Reproduce every line from the line containing "From the alternatives" through the line containing "the white petal at pixel 72 71, the", keeping both of those lines.

(Raw records)
╔══
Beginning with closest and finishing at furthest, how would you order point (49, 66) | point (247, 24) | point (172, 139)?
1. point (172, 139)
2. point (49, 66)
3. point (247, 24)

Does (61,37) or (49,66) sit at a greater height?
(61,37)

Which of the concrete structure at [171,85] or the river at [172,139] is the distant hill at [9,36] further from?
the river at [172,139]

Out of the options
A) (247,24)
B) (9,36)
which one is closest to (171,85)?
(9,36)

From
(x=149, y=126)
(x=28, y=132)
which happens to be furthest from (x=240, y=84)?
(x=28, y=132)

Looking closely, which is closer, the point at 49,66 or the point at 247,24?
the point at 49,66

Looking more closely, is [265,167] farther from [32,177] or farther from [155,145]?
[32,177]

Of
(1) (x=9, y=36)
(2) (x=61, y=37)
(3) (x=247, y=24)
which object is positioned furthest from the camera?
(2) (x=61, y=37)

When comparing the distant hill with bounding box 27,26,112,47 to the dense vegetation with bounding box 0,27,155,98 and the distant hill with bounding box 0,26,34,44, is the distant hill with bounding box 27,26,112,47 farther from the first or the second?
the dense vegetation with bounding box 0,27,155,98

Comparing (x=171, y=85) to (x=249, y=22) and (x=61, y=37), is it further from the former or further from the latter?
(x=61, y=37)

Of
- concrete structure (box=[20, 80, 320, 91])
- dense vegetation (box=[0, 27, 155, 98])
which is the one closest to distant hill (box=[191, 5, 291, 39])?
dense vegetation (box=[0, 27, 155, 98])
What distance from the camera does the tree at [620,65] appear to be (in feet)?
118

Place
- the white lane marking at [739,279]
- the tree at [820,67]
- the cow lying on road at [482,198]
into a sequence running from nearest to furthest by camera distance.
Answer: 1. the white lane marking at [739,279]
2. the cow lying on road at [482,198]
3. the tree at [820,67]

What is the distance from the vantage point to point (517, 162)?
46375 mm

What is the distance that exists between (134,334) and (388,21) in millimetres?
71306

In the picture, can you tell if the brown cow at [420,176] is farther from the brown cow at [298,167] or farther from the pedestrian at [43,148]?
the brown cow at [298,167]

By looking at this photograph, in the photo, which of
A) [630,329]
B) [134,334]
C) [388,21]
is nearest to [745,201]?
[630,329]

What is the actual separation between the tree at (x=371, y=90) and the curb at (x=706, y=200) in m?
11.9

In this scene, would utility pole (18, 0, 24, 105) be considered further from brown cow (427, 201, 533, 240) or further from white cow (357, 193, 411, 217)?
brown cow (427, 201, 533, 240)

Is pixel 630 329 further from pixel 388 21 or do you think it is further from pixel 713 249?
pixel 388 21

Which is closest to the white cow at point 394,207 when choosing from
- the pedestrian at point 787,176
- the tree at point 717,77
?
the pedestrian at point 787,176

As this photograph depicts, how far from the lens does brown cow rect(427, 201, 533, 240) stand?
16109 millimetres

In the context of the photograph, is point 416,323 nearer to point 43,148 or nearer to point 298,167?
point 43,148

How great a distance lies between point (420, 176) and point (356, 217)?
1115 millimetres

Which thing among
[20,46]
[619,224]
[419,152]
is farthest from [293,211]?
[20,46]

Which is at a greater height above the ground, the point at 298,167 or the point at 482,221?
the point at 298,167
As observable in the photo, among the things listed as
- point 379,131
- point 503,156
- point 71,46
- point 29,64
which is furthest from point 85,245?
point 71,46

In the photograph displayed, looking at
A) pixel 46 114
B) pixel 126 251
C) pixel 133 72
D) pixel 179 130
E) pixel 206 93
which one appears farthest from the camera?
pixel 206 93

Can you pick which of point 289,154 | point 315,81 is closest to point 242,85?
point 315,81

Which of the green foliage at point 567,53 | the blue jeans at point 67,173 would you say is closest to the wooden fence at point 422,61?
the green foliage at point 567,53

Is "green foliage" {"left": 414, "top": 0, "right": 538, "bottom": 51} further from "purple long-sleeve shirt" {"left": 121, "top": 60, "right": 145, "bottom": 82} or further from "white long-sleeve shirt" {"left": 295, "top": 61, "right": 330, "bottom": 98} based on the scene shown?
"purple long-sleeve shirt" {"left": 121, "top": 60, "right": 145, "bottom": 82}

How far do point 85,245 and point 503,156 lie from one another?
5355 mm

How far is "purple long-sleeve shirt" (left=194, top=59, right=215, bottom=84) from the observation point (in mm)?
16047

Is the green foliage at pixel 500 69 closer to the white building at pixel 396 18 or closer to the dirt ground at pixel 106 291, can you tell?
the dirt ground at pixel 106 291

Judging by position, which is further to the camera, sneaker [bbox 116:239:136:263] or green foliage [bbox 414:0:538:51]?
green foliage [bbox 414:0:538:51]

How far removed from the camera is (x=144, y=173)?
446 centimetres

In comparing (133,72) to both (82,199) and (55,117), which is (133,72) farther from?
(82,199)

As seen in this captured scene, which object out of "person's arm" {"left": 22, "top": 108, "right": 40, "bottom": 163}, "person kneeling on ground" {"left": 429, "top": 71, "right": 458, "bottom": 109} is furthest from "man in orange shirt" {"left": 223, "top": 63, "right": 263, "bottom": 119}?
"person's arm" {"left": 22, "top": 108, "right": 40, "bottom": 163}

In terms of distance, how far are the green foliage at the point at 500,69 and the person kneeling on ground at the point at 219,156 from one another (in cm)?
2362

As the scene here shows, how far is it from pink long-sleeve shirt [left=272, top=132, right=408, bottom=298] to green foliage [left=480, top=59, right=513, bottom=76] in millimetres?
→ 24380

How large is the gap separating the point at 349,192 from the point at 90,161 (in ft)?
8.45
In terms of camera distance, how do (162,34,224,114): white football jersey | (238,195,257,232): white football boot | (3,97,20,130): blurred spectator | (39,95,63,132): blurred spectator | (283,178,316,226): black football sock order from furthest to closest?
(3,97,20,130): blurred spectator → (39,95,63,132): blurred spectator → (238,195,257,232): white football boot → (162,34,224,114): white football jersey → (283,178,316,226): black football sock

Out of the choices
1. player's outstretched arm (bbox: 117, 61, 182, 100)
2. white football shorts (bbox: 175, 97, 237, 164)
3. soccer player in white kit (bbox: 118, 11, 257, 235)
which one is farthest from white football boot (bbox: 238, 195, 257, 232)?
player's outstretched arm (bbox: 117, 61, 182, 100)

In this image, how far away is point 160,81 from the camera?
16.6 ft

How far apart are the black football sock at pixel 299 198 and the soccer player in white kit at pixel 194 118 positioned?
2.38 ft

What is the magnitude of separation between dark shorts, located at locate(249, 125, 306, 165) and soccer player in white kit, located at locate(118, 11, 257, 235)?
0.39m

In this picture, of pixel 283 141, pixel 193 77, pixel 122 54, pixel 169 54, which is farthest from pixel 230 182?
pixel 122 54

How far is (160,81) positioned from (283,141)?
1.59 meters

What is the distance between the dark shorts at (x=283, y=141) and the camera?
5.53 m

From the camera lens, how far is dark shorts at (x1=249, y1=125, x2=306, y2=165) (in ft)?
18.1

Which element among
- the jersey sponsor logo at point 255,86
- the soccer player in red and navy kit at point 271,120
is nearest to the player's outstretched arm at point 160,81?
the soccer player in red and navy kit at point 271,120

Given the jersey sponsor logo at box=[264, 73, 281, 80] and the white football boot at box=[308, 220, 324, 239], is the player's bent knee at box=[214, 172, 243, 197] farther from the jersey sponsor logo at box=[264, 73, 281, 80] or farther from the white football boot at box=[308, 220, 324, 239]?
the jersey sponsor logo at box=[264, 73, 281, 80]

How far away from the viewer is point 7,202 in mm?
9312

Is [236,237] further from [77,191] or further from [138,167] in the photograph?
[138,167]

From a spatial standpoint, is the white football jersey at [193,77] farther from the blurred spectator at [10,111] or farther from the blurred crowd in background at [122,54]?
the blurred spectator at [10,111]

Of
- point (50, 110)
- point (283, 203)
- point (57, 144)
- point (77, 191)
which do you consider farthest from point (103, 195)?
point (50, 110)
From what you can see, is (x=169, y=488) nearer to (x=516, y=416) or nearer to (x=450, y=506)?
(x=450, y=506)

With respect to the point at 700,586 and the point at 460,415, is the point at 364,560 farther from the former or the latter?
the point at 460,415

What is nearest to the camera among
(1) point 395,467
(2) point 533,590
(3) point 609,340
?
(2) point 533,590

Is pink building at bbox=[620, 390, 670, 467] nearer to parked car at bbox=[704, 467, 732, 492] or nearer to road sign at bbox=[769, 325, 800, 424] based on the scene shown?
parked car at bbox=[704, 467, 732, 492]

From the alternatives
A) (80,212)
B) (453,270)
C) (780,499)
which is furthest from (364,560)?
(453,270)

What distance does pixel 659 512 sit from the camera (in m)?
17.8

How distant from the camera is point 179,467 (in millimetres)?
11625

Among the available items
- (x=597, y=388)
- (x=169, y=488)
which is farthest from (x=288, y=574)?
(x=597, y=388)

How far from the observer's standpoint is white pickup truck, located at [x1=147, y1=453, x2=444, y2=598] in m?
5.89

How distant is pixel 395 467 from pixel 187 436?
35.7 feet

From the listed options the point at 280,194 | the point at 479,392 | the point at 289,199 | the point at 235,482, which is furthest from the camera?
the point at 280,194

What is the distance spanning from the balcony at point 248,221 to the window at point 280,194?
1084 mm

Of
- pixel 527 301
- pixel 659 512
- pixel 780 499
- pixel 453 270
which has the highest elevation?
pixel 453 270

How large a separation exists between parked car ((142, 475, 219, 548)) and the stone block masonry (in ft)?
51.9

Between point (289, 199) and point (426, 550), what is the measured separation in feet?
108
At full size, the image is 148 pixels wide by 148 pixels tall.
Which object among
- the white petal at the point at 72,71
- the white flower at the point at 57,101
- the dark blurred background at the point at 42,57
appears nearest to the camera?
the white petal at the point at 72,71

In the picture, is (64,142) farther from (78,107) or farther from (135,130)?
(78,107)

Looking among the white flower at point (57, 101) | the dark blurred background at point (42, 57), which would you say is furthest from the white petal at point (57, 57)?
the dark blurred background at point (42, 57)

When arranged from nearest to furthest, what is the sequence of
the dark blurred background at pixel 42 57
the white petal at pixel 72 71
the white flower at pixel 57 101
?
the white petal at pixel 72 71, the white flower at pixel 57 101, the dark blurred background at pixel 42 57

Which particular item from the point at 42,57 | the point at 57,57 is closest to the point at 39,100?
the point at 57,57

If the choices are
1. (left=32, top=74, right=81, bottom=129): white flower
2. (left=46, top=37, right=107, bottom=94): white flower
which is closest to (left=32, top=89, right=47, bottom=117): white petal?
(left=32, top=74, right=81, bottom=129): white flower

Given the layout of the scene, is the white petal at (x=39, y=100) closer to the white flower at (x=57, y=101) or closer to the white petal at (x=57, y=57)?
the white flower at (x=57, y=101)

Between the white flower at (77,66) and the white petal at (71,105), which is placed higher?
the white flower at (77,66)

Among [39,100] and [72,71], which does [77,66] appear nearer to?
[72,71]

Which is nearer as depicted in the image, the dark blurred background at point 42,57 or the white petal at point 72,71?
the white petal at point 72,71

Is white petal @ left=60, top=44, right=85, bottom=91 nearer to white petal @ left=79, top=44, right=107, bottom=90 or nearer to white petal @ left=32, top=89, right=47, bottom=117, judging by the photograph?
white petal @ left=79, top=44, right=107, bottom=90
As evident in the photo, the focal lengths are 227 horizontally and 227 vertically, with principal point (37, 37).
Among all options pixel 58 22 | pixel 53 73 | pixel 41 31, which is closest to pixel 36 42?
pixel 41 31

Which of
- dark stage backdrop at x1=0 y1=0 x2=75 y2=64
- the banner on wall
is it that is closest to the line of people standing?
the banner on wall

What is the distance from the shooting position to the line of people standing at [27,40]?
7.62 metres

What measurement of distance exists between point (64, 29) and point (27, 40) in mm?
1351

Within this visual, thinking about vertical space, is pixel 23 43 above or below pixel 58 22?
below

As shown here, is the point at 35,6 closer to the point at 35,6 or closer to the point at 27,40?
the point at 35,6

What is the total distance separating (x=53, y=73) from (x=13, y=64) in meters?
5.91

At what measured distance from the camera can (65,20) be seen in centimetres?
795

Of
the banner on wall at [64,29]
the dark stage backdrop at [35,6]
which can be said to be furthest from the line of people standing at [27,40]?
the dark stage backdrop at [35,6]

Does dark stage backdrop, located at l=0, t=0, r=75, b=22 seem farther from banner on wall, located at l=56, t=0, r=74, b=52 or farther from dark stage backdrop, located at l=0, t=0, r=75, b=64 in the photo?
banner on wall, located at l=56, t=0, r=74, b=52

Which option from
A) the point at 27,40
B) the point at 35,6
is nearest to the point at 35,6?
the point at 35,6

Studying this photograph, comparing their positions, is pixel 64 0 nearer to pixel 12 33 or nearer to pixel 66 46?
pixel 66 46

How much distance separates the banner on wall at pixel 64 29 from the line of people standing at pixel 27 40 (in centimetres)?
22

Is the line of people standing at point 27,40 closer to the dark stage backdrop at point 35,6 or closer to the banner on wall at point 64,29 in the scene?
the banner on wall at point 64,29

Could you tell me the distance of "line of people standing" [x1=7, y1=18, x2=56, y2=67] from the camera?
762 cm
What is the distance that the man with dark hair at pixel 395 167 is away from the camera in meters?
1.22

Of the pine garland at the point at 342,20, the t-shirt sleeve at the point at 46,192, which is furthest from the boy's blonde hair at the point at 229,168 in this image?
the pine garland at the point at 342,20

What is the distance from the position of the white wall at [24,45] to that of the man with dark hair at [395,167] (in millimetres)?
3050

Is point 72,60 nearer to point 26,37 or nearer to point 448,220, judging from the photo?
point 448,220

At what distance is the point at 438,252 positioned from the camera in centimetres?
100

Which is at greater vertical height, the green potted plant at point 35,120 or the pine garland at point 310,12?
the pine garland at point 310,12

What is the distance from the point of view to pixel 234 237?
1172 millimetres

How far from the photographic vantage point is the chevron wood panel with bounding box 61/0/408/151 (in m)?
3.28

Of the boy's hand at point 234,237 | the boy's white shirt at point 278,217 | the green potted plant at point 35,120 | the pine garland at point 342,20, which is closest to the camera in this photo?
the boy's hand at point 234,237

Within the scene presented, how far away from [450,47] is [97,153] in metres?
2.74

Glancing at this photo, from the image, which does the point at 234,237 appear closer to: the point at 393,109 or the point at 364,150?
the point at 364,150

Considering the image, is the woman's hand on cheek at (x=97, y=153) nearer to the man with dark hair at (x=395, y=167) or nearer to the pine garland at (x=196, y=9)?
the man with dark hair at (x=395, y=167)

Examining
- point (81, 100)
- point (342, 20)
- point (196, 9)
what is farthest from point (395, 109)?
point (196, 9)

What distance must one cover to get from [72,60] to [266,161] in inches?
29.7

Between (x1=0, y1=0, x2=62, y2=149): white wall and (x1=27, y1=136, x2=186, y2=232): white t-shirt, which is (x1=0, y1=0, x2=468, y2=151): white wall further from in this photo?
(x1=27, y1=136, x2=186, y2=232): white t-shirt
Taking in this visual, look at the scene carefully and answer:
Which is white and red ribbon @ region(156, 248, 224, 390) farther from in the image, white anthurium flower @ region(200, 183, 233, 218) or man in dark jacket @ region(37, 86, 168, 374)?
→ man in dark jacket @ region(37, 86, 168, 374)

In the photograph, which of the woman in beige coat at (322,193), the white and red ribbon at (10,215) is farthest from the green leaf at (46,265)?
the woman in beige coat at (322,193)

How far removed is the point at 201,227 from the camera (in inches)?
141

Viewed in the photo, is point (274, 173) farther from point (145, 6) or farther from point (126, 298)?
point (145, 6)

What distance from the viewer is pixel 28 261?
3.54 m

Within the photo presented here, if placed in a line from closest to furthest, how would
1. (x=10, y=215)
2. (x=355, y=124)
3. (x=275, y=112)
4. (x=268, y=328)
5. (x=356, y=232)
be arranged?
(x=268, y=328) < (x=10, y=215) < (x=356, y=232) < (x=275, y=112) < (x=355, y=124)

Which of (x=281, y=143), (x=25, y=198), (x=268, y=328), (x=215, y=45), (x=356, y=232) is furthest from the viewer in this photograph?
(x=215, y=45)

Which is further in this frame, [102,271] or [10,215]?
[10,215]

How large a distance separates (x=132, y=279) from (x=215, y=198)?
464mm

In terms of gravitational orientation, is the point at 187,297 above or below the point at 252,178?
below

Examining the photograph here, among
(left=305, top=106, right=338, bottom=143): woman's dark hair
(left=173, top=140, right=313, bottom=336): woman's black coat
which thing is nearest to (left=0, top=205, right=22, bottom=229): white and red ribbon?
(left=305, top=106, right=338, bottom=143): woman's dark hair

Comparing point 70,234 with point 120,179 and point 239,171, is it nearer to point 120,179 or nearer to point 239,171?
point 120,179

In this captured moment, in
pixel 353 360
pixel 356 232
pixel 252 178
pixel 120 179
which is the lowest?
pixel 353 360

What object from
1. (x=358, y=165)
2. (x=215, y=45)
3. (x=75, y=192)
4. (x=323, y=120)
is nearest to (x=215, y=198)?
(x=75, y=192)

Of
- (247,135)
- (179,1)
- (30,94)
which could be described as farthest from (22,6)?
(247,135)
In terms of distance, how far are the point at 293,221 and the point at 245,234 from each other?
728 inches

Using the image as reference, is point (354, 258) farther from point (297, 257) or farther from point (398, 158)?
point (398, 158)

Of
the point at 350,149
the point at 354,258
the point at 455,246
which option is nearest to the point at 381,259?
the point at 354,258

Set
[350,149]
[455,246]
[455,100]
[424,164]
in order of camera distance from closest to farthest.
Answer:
╚══
The result.
From the alternatives
A) (80,212)
B) (453,270)
C) (780,499)
which is furthest from (364,560)?
(453,270)

What distance does pixel 659 512 sit from the camera (in m)?
17.8

How distant from the camera is point 179,467 (in millimetres)?
11625

Among the available items
- (x=597, y=388)
- (x=169, y=488)
which is farthest from (x=288, y=574)?
(x=597, y=388)

How far from the observer's standpoint is white pickup truck, located at [x1=147, y1=453, x2=444, y2=598] in m?
5.89

How distant is pixel 395 467 from pixel 187 436?
35.7 feet

From the listed options the point at 280,194 | the point at 479,392 | the point at 289,199 | the point at 235,482, which is furthest from the camera?
the point at 280,194

What is the distance spanning from the balcony at point 248,221 to the window at point 280,194?
1084 mm

Of
- pixel 527 301
- pixel 659 512
- pixel 780 499
- pixel 453 270
which has the highest elevation?
pixel 453 270

How large a separation exists between parked car ((142, 475, 219, 548)) and the stone block masonry (in ft)?
51.9

Between point (289, 199) and point (426, 550), what is the measured separation in feet?
108
At full size, the image is 148 pixels wide by 148 pixels tall.
Which object among
- the white petal at the point at 72,71
- the white flower at the point at 57,101
- the dark blurred background at the point at 42,57
appears nearest to the camera?
the white petal at the point at 72,71

In the picture, is (64,142) farther from (78,107) or farther from (135,130)?
(78,107)

Looking among the white flower at point (57, 101) | the dark blurred background at point (42, 57), which would you say is furthest from the white petal at point (57, 57)?
the dark blurred background at point (42, 57)

When arranged from nearest to furthest, what is the sequence of
the dark blurred background at pixel 42 57
the white petal at pixel 72 71
the white flower at pixel 57 101
?
the white petal at pixel 72 71, the white flower at pixel 57 101, the dark blurred background at pixel 42 57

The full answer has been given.